Si vous saviez comme je rigole depuis que je vote. J’y prends un réel plaisir. Je crois que je vais recommencer cette fois-ci.

Et encore une fois, je voterai pour Québec solidaire, toujours pour la même raison. Non, je ne suis pas d’accord, mais encourager la diversité des voix est sans doute la meilleure chose que je puisse faire.

Je commence à bien vous connaître. Vous êtes prévisibles comme l’heure de pointe. Vous allez m’accuser de diviser le vote et de favoriser la réélection de Jean Charest. Vous me faites assez rire avec cet argument. Lorsque vous me le servez, vous êtes encore plus cyniques que je pouvais l’être lorsque j’annulais mon vote à toutes les élections.

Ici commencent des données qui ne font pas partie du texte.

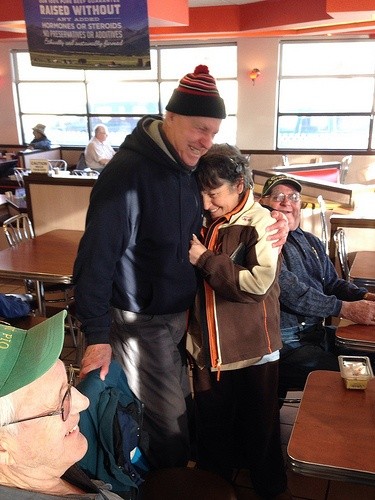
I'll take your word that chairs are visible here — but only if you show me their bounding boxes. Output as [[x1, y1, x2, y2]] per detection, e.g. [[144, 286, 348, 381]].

Vous me demandez en quelque sorte de voter aveuglément pour une option à laquelle je n’adhère d’aucune manière au lieu de faire ce que je crois, en mon âme et conscience, être le mieux possible…

…Et vous appelez ça la démocratie. Pincez-moi!

Allez, ne rechignez pas. Vous avez convaincu un abstentionniste de voter. Maintenant, continuez votre bon travail… Il vous reste près de la moitié de la population à convaincre. Je vous souhaite bonne chance.